И все-таки литература задает вопросы и ищет ответы. Особенно активна и настойчива в этом отношении «малая проза», новеллистика, переживающая пору бурного подъема. Объектом пристального внимания становятся сдвиги в сознании, перемены в психологии еще не так давно твердо верившего в свое благополучие швейцарца. Писатели пытаются понять, что происходит с человеком, связавшим свою судьбу со сферой буржуазности, как протекает процесс «расчеловечивания», дезинтеграции личности, запутавшейся в тенетах корыстолюбия и скопидомства. О чем бы ни шла речь в их новеллах и коротких рассказах, в центре всегда человек, сформировавшийся в мелкособственнической среде и несущий на себе ее родимые пятна. Смутное ощущение нарастающего неблагополучия и вытекающая отсюда стихийная оппозиция мертвящему окружению, загнанное в подсознание чувство вины перед собой и перед другими, взрывы бунтарства, приступы отчаяния — вот набор душевных состояний и психологических характеристик, в той или иной мере свойственных литературным героям швейцарских писателей, независимо от того, на каком языке — немецком, французском, итальянском или ретороманском — они пишут. От года к году их все больше занимает разрыв между тем, как человек живет, чем жертвует, с чем смиряется, — и тем, что происходит в его душе, чего она взыскует, о чем тоскует.
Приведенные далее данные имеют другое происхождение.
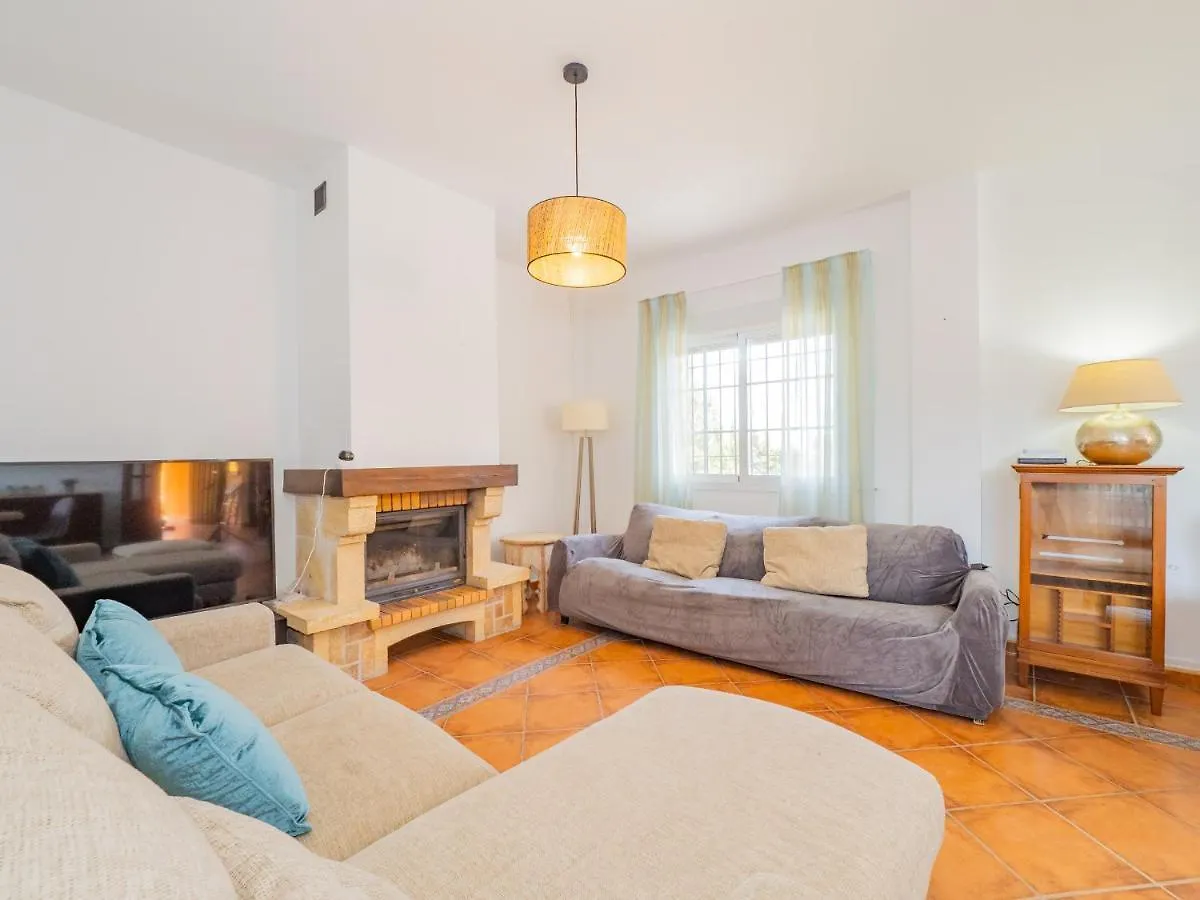 Cubo'S Cicara Family Private Pool & Relax Villa Alhaurin el Grande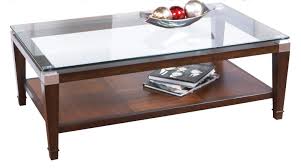 Laketon Walnut Cocktail Table Coffee Table Rooms To Go Furniture Living Room Table Sets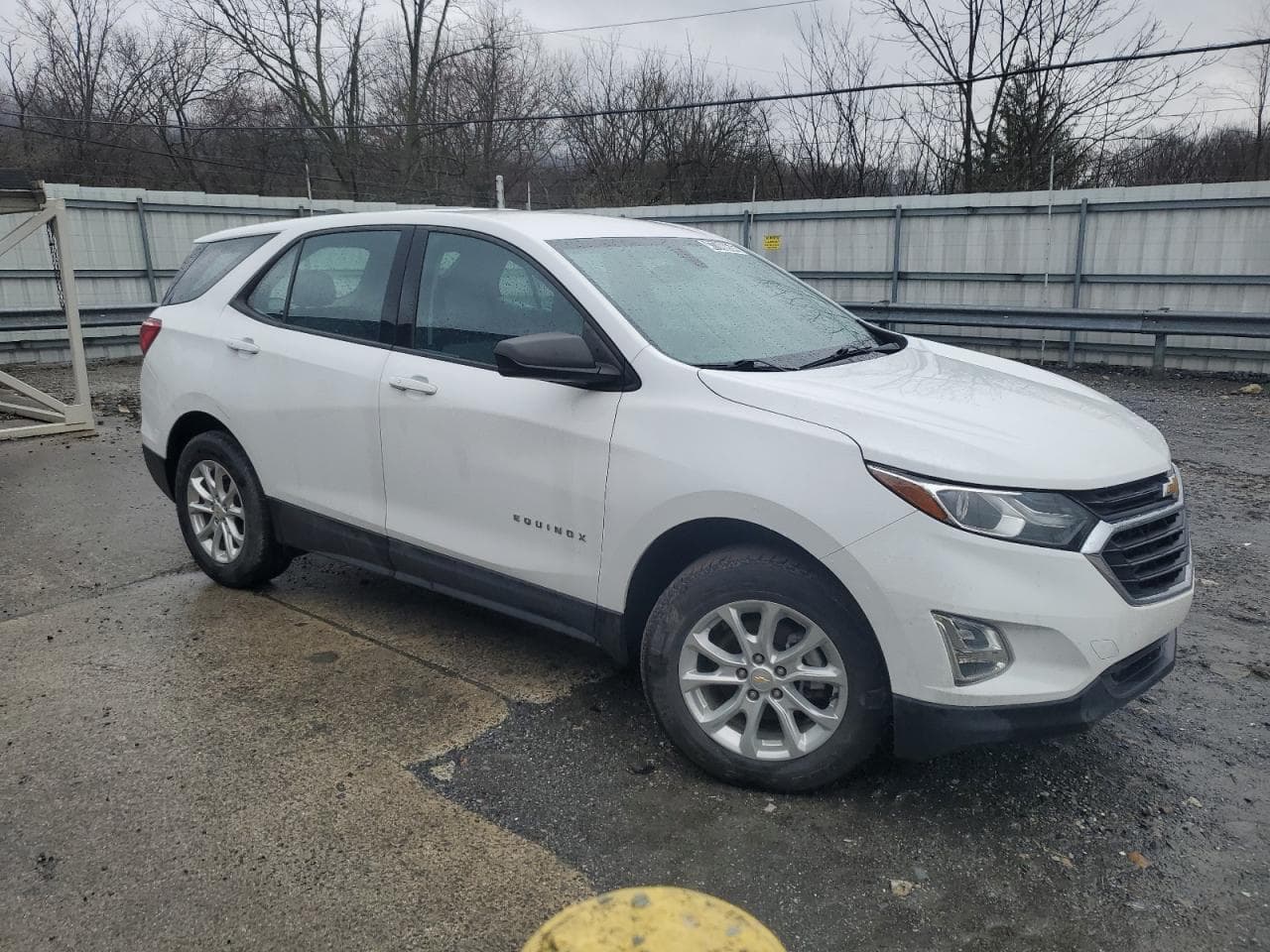 2019 Chevrolet Equinox Ls - foto 4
«Тоска по лучшему — вот самое дорогое в нас» — эти слова Макса Фриша можно поставить эпиграфом к новейшей швейцарской новеллистике, отмеченной растущим недовольством действительностью, в которой для реализации лучшего в человеке почти не остается места. Сегодня уже не звучат, как пятнадцать-двадцать лет назад, призывы защищать «здоровый, цельный мир», а если и звучат, то их мало кто принимает всерьез. Достославное гельветическое своеобразие исчезает, растворяясь в стандартизованных западноевропейских «ценностях». Швейцарское общество все глубже поражают недуги капитализма — безработица, обнищание людей труда, духовное оскудение. И литература добросовестно регистрирует тревожные симптомы, не скрывая своей озабоченности состоянием больного организма.
И все же легко заметить, что в произведениях, представленных в настоящем сборнике, Швейцария воспроизводится далеко не одинаково. Собственно, перед нами предстает не одна, а несколько Швейцарий. И дело тут не только в масштабах писательских дарований, не только в глубине постижения жизненных противоречий, разной у разных авторов. Дело прежде всего в том, что действительность немецкой Швейцарии и вправду существенно отличается от действительности Романдии, что жизнь италоязычного Тессина, особенно жизнь духовная, культурная, теснее связана с Италией, чем с другими швейцарскими кантонами. О ретороманском Граубюндене и говорить не приходится — настолько своеобычен и неповторим этот край с его реликтовым языком и богатейшим фольклором.